Going Paperless: What to Shred and What to Keep
To run a successful law firm– whether it’s a solo practice or a large firm– you’ll need to not only excel in the areas of law you’re practicing in but also in all matters of running the practice itself. Running a legal practice comes with its own, unique set of challenges that even the most prepared lawyer setting out to start a new practice may find themselves overwhelmed with. I’m here to help make the job of running your law office just a little easier. Welcome back to Mike’s Office Management Tips.
— Mike Campbell
With how today’s technology has impacted the legal profession, law firms are continually looking for ways to update their business. For many, that means going paperless. While the idea of digitizing records can seem overwhelming, there are so many benefits to doing so.
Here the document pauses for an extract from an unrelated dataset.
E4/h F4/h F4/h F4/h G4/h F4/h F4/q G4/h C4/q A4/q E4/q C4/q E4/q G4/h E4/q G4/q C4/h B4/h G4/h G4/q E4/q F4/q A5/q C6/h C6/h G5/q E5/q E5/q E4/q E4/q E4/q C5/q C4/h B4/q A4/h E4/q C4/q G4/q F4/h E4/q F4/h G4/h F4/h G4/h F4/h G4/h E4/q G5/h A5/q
It’s important to remember that this is not an overnight process. Depending on the size of your firm and your current caseload, it could take months, or even longer, until you can really call yourself a paperless practice. In this edition of Mike’s Office Management Tips, we’ll take a look at how you can improve your law firm by going paperless and just what steps to take to initiate the process.
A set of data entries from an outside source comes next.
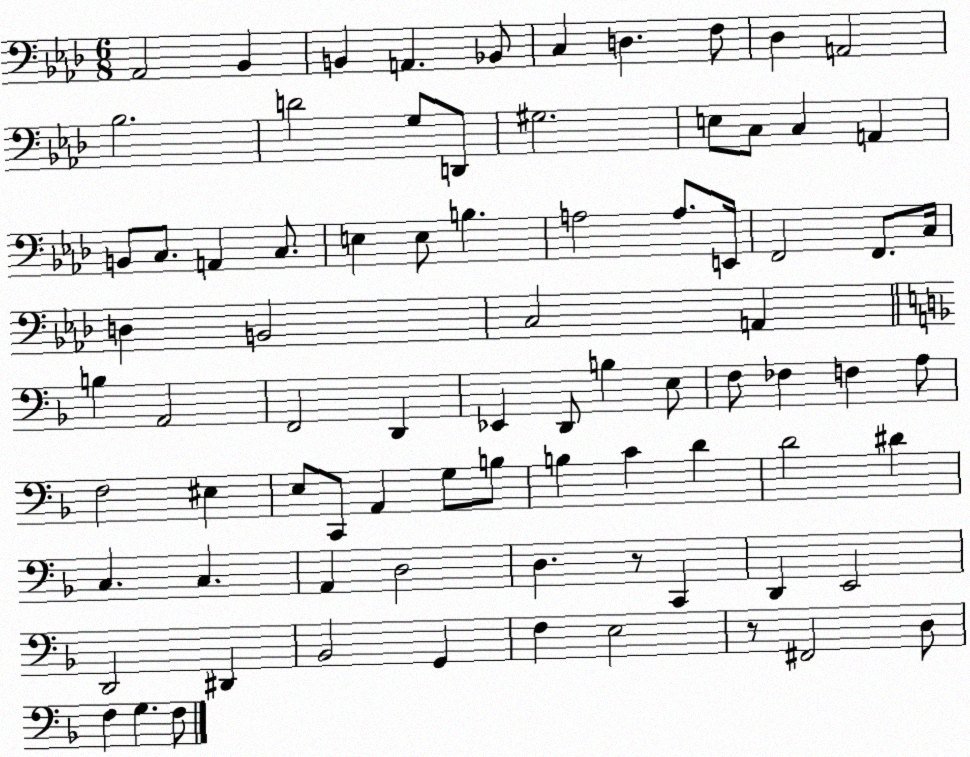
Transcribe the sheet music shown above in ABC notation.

X:1
T:Untitled
M:6/8
L:1/4
K:Ab
_A,,2 _B,, B,, A,, _B,,/2 C, D, F,/2 _D, A,,2 _B,2 D2 G,/2 D,,/2 ^G,2 E,/2 C,/2 C, A,, B,,/2 C,/2 A,, C,/2 E, E,/2 B, A,2 A,/2 E,,/4 F,,2 F,,/2 C,/4 D, B,,2 C,2 A,, B, A,,2 F,,2 D,, _E,, D,,/2 B, E,/2 F,/2 _F, F, A,/2 F,2 ^E, E,/2 C,,/2 A,, G,/2 B,/2 B, C D D2 ^D C, C, A,, D,2 D, z/2 C,, D,, E,,2 D,,2 ^D,, _B,,2 G,, F, E,2 z/2 ^F,,2 D,/2 F, G, F,/2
The Benefits of Going Paperless
Even the less complex claims often result in hundreds of pages of documentation. When you have to deal with actual pen and paper, rummaging through stacks can be overwhelming and time-consuming. While going paperless doesn’t mean you won’t ever touch another piece of paper again, when you do go digital, you’ll be able to:
- Save Time. When you can reduce the time spent doing office work, you’ll be able to focus more on clients’ cases. When you have a document management system, you won’t have to search through hundreds of files to find a single document. Instead, you’ll be able to use the system to call up a document whenever you need it. In addition to that, you’ll save time on client intake.
- Save Money. Manually filing documents, having the resources to label a filing system, and going through thousands of pieces of paper come at a cost. When you can remove paper, staples, paperclips, etc., from your workflow, you’ll see a decrease in the expenses used to manage your office.
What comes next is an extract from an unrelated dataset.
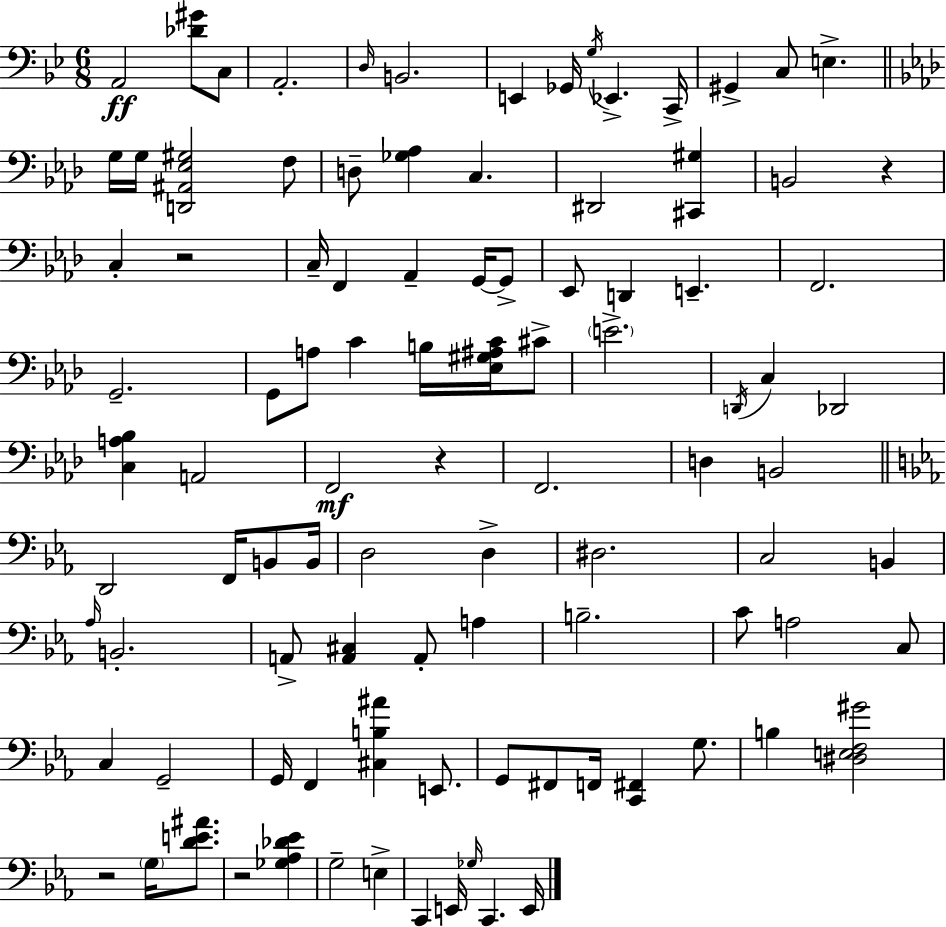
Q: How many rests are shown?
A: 5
- Enhance Security. When your documents are stored electronically, you can restrict your files and ensure only those who have the right password can access them. You can also backup your data. In the event of a disaster or data breach, you won’t have to worry about your clients’ information being gone forever. In regard to client confidentiality, you’ll find it’s easier to comply with your obligations when you go paperless.
- Boost Productivity. When you no longer need to be in the office to access your files and documents, you’ll end up saving time and getting more work done. And when you don’t have to spend countless hours sorting through physical paperwork, you can spend time working on clients’ cases and your law firm’s marketing.
- Improve Client Experience. When you’re able to pull up what you need, when you need it, you won’t waste your time or your clients’. Instead, you can spend more time providing quality legal representation.
How Your Law Firm Can Go Paperless
To ensure you have a smooth transition, you’re going to want to invest in different hardware and software. In regard to hardware, make sure you have a document scanner, extra computer monitor, tablet, shredder, and a physical backup of your information. As far as software goes, Adobe Acrobat is a popular option for law firms. You’ll also want to look into using document automation software and cloud storage.
For example, our office uses Fujitsu’s “Scansnap” models. We have a larger scanner for bigger projects, similar to the iX1500, that comes with Adobe Acrobat included for free (you will want to confirm that this offer still exists). Each of our team members also has a portable S1300i that we use for both desktop and travel – this model is particularly handy during depositions if you need to scan and send something to the court reporter/opposing counsel. While slower than the larger models, this small model is worth its weight in gold.
Once you have the equipment you need, it’s time to determine what your paperless workflow will be. Start getting your documents scanned and saved, and think about what you want your data security plan to be. You’ll need to determine what risks to your clients’ data exist, what the consequences of those risks are, and what measures will need to be taken given the risk.
In relation to that – some people ask what we do with all the paper we receive and scan in. Well, while you can have someone on staff shred all scanned paper, we’ve found it beneficial to outsource our shredding to an environmental shredding service that recycles the paper. Not only does this save time, but it also gives me peace of mind knowing our documents are securely shredded and reused in an environmentally friendly fashion.
These steps alone can take months, so don’t worry if it seems like the process is taking forever. You’re looking at the long-game here. Once you have a grasp on how you’re going to handle things without paper, you can train your current employees. Ensure everyone knows how to properly handle digital files and what to do if a threat occurs.
The sooner you get started with going paperless, the less stressful the task will be. Soon, instead of grabbing a legal pad and a pen of paper for a meeting, you’ll find yourself using your smartphone or tablet. You and your entire staff will get used to storing data on a cloud drive, and you won’t have to worry about sorting through paperwork, documents getting lost, or client information getting into the wrong hands.